:: WHAT THE EXERCISE ASKS ::
Rewrite the lines of the entries that begin with the line containing "From a set of items including" and continue through the line containing "4. the bush with bounding box 131,245,159,262", renaming every "bush" as "hedge" and leaving all else as it stands.

:: RECORDS FOR THE TASK ::
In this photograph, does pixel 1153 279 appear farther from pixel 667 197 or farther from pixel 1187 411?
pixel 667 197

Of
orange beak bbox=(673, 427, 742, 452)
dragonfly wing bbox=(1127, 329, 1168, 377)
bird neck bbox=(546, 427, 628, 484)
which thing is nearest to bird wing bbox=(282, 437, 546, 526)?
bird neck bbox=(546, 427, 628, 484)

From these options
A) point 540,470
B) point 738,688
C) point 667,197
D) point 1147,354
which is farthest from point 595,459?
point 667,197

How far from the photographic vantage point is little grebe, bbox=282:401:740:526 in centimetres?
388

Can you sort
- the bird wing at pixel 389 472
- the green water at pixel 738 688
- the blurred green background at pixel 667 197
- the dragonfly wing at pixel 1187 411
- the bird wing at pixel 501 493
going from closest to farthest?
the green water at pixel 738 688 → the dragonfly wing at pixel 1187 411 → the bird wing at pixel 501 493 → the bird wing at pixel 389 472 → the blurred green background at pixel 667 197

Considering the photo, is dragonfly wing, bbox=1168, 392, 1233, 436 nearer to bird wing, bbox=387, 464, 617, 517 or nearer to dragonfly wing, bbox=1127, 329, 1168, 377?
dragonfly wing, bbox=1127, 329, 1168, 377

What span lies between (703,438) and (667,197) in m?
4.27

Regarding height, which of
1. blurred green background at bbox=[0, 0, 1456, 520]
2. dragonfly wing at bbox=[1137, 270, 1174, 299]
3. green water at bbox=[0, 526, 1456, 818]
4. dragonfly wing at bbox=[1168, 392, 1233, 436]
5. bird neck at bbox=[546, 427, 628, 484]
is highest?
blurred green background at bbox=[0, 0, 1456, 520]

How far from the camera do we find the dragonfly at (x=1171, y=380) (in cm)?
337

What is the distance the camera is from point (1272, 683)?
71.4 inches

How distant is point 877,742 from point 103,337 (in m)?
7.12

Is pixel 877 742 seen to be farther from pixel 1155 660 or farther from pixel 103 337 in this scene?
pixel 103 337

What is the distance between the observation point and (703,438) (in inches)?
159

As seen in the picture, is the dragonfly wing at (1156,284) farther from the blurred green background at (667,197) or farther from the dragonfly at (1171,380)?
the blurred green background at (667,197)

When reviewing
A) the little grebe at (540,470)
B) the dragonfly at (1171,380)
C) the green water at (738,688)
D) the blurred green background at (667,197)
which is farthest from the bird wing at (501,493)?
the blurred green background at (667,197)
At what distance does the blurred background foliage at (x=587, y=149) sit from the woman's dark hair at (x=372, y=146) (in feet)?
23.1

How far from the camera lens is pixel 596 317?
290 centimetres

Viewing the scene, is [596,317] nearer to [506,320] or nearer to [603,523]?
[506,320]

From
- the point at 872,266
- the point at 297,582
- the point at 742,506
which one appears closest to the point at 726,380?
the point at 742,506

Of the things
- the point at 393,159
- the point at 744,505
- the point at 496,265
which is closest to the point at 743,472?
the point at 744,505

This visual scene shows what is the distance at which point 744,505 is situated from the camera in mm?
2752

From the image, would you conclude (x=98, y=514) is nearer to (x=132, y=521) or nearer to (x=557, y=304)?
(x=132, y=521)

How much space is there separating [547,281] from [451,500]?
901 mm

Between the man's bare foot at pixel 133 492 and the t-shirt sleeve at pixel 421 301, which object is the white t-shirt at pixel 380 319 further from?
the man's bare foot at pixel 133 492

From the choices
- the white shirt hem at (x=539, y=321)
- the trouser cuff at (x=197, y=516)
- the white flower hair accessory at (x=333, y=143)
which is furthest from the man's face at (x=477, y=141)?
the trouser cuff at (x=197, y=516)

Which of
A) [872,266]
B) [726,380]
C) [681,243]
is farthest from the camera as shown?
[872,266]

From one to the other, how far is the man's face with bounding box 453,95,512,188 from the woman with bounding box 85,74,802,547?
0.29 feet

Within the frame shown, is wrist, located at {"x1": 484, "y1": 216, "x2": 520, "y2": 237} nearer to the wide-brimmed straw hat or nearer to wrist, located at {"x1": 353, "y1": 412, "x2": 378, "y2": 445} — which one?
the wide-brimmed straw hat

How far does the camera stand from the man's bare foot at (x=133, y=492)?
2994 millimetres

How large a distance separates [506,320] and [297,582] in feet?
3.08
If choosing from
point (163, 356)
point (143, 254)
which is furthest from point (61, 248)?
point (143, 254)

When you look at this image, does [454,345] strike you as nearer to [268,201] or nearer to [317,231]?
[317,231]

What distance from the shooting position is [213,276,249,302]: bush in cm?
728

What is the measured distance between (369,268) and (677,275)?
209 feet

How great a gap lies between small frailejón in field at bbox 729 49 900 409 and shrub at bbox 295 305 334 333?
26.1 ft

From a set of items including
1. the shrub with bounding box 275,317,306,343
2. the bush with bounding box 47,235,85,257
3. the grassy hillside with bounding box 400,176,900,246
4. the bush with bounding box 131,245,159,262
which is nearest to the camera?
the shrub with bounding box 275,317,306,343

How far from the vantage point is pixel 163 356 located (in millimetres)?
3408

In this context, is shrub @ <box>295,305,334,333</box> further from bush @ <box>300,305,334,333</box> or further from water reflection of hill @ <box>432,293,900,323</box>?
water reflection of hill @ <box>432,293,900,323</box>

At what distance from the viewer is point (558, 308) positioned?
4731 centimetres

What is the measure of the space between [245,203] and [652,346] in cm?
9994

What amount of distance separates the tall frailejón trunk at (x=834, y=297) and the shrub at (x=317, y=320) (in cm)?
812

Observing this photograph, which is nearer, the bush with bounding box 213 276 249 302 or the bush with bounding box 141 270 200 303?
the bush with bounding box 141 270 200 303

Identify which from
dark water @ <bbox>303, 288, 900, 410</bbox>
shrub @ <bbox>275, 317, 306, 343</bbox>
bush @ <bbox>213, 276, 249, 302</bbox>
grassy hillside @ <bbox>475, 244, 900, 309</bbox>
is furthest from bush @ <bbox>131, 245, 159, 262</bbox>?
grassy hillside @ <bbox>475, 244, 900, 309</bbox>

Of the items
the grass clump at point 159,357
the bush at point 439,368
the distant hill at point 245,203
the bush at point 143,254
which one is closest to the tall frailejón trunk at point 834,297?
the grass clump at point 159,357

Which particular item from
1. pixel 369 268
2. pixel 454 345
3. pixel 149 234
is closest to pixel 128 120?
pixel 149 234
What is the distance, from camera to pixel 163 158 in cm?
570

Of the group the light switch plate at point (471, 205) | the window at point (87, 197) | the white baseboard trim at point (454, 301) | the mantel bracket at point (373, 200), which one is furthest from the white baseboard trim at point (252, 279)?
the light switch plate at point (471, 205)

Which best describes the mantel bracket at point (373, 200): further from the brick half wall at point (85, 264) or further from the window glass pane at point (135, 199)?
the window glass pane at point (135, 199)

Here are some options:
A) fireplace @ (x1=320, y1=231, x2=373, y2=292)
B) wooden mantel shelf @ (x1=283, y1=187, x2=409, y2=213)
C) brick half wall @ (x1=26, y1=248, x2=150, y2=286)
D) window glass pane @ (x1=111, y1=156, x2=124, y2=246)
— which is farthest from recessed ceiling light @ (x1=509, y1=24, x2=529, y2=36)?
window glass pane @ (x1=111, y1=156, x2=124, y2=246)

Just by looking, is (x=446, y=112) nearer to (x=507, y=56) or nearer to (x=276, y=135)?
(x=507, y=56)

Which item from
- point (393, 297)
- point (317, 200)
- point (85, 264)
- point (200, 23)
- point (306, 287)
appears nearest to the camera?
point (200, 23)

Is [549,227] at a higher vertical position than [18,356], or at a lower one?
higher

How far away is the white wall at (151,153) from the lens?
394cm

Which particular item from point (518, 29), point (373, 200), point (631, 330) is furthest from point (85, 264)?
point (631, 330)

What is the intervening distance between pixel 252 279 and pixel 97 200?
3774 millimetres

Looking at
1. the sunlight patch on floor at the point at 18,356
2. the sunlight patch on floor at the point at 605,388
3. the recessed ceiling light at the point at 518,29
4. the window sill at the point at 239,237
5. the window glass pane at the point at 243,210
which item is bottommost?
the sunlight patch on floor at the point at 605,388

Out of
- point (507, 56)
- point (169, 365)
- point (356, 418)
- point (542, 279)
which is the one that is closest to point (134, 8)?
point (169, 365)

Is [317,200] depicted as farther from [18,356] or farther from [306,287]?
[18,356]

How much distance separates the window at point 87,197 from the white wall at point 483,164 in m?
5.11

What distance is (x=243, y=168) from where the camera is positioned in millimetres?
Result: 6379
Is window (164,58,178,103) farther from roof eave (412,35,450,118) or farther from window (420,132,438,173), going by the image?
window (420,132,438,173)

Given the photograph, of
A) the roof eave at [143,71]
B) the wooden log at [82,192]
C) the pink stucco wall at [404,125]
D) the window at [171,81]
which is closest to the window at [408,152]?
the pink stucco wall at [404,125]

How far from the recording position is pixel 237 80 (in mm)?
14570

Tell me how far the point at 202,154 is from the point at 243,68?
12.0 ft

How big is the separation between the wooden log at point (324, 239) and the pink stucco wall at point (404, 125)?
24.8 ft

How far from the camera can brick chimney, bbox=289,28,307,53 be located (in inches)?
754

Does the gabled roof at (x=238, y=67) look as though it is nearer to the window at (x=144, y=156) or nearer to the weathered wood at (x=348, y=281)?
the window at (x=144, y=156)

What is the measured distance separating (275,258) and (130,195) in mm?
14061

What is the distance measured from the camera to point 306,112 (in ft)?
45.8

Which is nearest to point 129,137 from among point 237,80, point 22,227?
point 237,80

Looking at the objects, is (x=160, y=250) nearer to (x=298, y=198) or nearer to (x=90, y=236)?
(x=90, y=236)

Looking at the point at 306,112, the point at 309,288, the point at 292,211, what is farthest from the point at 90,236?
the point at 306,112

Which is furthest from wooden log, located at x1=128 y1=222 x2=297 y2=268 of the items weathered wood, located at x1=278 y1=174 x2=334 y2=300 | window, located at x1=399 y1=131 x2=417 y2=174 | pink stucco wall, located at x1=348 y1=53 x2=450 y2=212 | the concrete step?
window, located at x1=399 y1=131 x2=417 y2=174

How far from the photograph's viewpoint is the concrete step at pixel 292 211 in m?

:: EXERCISE RESPONSE ::
From a set of items including
1. the shrub with bounding box 275,317,306,343
2. the hedge with bounding box 47,235,85,257
3. the grassy hillside with bounding box 400,176,900,246
4. the hedge with bounding box 131,245,159,262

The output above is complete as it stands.